The building itself was bad enough even though it sat in a most beauteous part of the north Lincoln countryside, not far from the swirling brown waters of the Humber. It sat as an animal that has died of something contagious sits in the middle of the village street.
Any building might be considered brooding; usually dark places that blanketed joy with their drear presence. De’Ath’s Dingle was one of those, but no one wanted to speculate what it was brooding about. It had been thrown up, in all senses of the expression, by a son whose only inheritance had been a decrepit stone quarry. He had made the best he could of his stock, and anything left over had been used for the monastery. His father may have left a bequest that a religious house be built on the site, but he hadn’t specified how well.
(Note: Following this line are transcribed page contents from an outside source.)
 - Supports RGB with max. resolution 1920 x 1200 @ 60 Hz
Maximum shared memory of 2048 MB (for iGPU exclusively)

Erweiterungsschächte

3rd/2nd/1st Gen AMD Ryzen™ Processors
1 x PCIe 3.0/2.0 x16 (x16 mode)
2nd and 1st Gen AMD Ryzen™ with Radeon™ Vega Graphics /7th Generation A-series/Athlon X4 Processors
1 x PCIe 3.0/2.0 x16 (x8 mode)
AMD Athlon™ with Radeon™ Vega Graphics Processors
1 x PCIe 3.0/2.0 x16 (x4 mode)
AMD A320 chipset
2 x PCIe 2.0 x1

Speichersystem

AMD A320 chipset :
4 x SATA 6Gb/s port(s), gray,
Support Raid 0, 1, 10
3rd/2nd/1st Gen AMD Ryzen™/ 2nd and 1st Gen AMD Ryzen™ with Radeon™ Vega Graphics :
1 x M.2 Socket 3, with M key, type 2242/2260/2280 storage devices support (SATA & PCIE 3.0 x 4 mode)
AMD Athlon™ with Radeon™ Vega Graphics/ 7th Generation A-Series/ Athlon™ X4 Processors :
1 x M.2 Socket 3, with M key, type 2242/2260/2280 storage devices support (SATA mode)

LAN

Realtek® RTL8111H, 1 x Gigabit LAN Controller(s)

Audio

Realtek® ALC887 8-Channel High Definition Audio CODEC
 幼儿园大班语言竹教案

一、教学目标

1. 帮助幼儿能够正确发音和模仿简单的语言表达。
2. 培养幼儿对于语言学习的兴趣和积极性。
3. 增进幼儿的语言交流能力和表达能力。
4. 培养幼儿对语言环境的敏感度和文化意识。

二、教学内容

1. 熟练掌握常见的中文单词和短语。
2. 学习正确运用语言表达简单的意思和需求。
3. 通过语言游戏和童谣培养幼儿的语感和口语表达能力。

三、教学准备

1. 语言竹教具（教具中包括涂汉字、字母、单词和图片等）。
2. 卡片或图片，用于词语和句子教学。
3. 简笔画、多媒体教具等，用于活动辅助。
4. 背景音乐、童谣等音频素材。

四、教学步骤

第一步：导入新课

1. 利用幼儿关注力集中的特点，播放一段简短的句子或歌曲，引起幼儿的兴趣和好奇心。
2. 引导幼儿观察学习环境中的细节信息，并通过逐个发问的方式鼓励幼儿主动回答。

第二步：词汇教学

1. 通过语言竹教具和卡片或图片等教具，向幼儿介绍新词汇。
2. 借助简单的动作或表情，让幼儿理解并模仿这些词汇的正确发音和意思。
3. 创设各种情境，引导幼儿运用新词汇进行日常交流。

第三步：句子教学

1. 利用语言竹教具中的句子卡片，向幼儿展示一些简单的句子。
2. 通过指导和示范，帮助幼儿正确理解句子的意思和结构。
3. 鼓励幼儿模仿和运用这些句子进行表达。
When established constructions, particularly old Roman ones, fell into disrepair the local folk would gather the fallen stones for their own homes. De’Ath’s Dingle didn’t fall into disrepair, it jumped. Local folk knew far better than to use material cast off by that place. As the saying in those parts went; The stones of De’Ath’s Dingle; for when the worst isn’t quite bad enough.
And then there were the inhabitants. That father of the stone quarry had also failed to specify what Order of brothers or sisters should take up residence, and that presented the religious authorities with a wonderful opportunity.
The corridors of bishops and abbots had their own expression; If he’s too dangerous/disturbing/nasty for you, send him to De’Ath’s Dingle.
Their motto for the place became, ignorantia sit beatitudo. Ignorance was fine, bliss didn’t sit happily in the same sentence as De’Ath’s Dingle at all.
But this winter could have been a time for quiet development, for settled devotion and pious attention to duties; King Harold himself had paid the monastery a visit just three months ago as he was on his way south to defeat the Normans. Such royal presence would be enough to raise the status of any religious establishment. In the case of De’Ath’s Dingle raising its status would be akin to lifting a wreck from the abyss. Some tasks were beyond even the anointed of God. Instead, Harold took the curse of De’Ath’s Dingle with him to Hastings, and the celebrations were all in Norman French.
The events that took place around the time of that visit were utterly incredible. The death of a visiting brother and the hasty departure of the previous abbot brought an entirely new shame upon the place. Shame was a familiar friend, but this one had been known to the king; even if that king was dead now. Shame stuck, and there was always the risk of some of it rubbing off on anyone who got too close.
This meant that the time-scale for appointment of a new abbot was shortened considerably. The last thing any senior members of the church wanted to do was go anywhere near the place. The implications of leaving its brotherhood unsupervised were acknowledged. Several of the community probably had revenge on those in authority at the top of their list of things to do if they ever got out.
One name was bandied about for the role, but only very briefly, and was dismissed with considerable laughter. The proposer, somewhat put out by the raucous response to his suggestion, pointed out that this was the same young Brother Hermitage who had been at De’Ath’s Dingle at the time of the death, who had been appointed Investigator by King Harold, and who had solved the crime.
Yes, that was him, another acknowledged. But Brother Hermitage was only there by ill fortune, and never mind a whole monastery, the brother couldn’t keep control of a dead bird in a bag. They further speculated that they’d be surprised if he was still alive, having been alone in De’Ath’s Dingle for several nights.